In Pakistan and many other cases, national policies threaten local communities in volatile border areas. Expanded border infrastructure, the closing of border bazaars, and limitations on the free movement of laborers across the border damage local livelihoods, leading to clashes with the government and protests over compensation. Afghan communities that rely on cross-border mobility for job opportunities, healthcare, education, and family visits on the Pakistani side of the border have been hit particularly hard.
These effects add up to a set of enduring grievances with Islamabad, and feature in the narratives of militant groups who continue to resist the expansion of state control. The paradox, then, is that while Pakistan’s security efforts have sought to stabilize its border, in many areas they have produced the opposite outcome, and are leading in the longer term to an increased risk of instability and violence.
Similar trends are observable along the Myanmar-Thailand border in the town of Shwe Kokko, featured in the final chapter of the report, where a new commercial development consisting of a hotel and casino complex is being built in the jungle by the Karen Border Guard Force (BGF), a local militia group that is a key ally of the Myanmar army. In an area that has experienced decades of conflict, a long-running, informal pact has allowed the army to extend its control over locally contested territory while offering the BGF nearly free rein on illicit economic activity, including gambling and smuggling.
While this arrangement benefits armed elites, author Naw Betty Han highlights the marginalization and violence experienced by local populations—a situation that has deteriorated since the military takeover in February 2021 with growing allegations of human trafficking and sexual exploitation. At the same time, the BGF has been at the frontlines of the new cycle of conflict, fighting alongside the Myanmar army against prodemocracy armed groups based in the border area.
Situations like those in Torkham and Shwe Kokko, where trade, conflict, and state intervention interact, can also be found in the report’s other four chapters, which cover Makha in Yemen; Sarmada, Syria; and Maiwut and the Northern Bahr el-Ghazal region in South Sudan. Together they point to the complexity of conflict-affected border regions and the perverse effects on local populations caught in the middle.

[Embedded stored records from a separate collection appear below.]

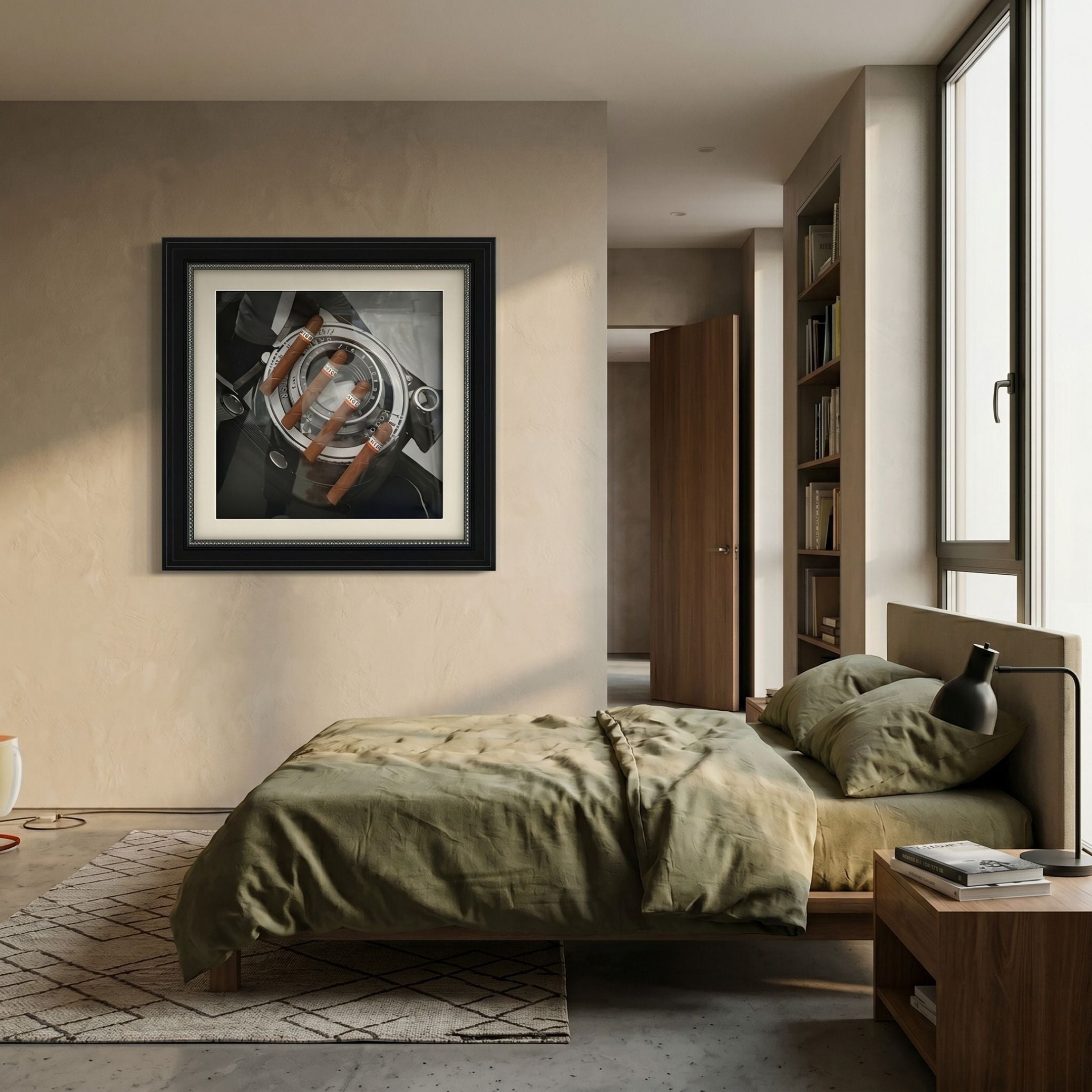 Prestivo Cigar & Vintage Camera Framed Display Wall Art mounted above a green-linen bed in a warm neutral bedroom with bookshelves and a wooden nightstand.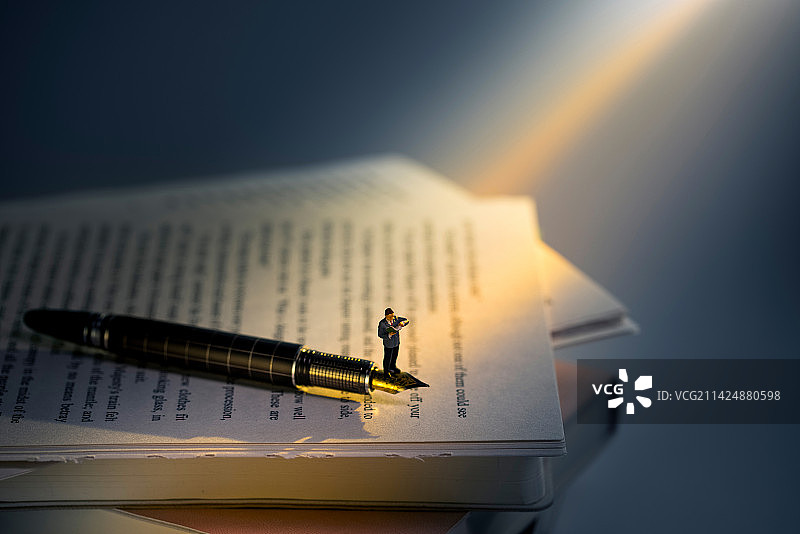 一束光照在书上站在钢笔上看书的人图片素材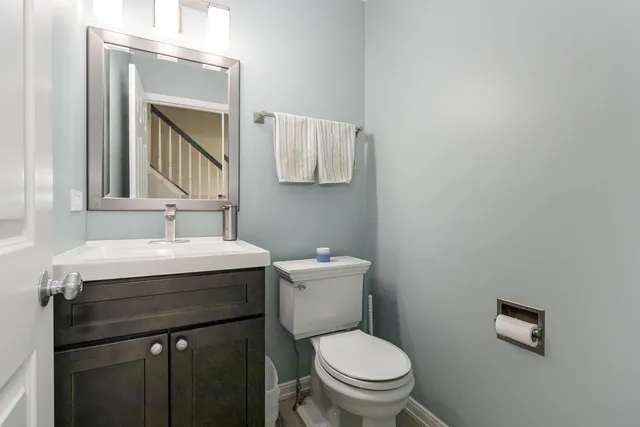 a bathroom with a toilet a sink and mirror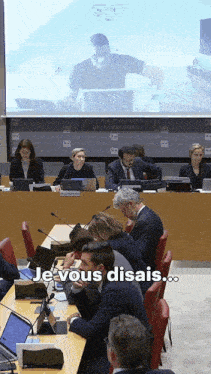 a group of people sitting in front of a large screen with the words je vous disais on it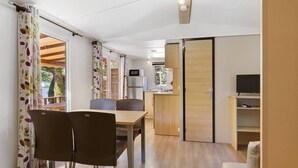 A compact living space with a dining area, kitchenette, and a TV.
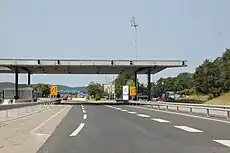 Open Schengen Area border crossing at the Slovenian-Italian border, with abandoned rain shelter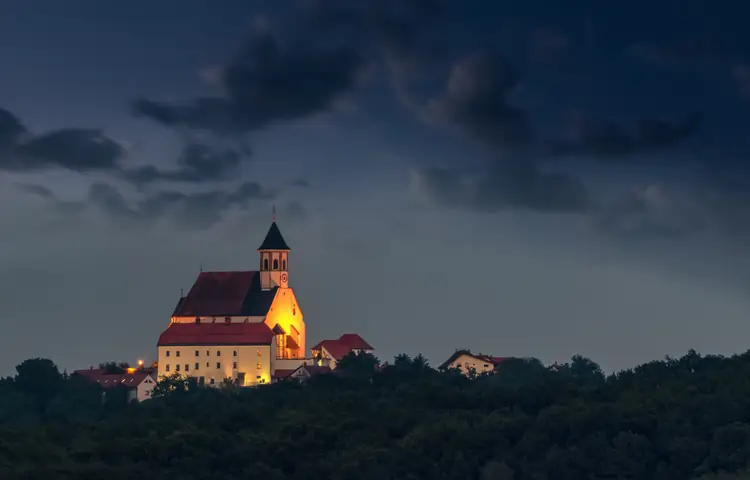 Basilica of Ptujska Gora lit up at dusk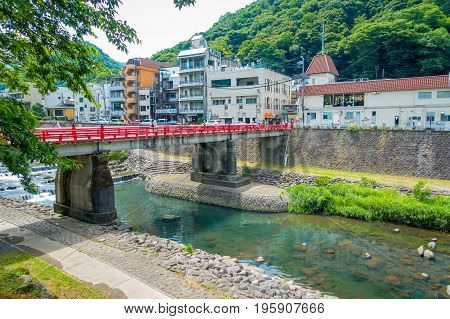 HAKONE, JAPAN - JULY 02, 2017: Red bridge over the river at Odawara, transition point to Hakone.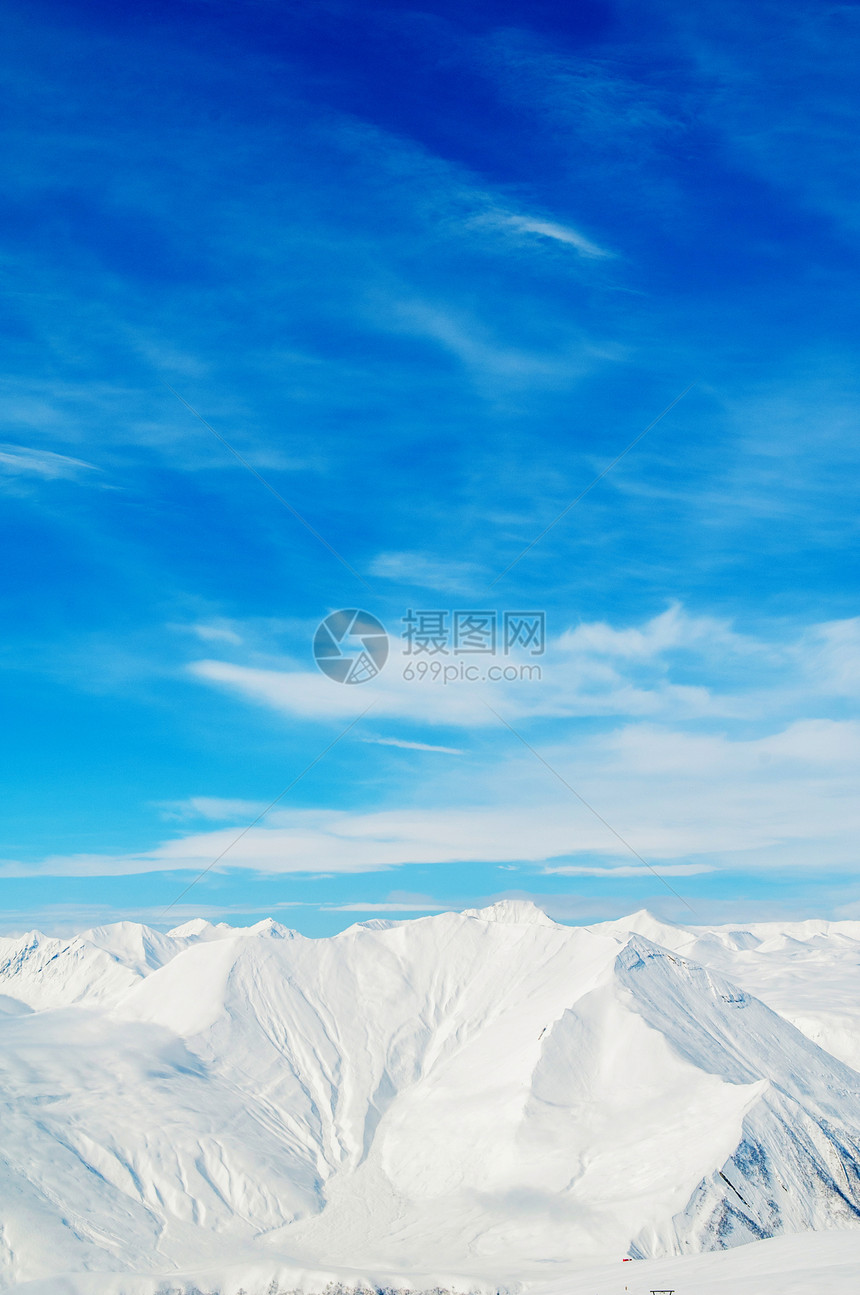 明亮的冬天天雪山白色旅行天空假期阳光冰川滑雪山脉风景场景图片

One highlight of the report is that it champions the voices of local populations: seven of the eight authors are nationals of the countries they write about, and all six case studies involve on-the-ground research and insights. Working with local researchers is a core component of the project, and the report emphasizes the importance of this approach for building a more complete understanding of the causes and consequences of conflict. Engaging local residents, who live in and intimately understand these conflict zones, is an essential strategy for achieving equitable development in conflict-affected border areas.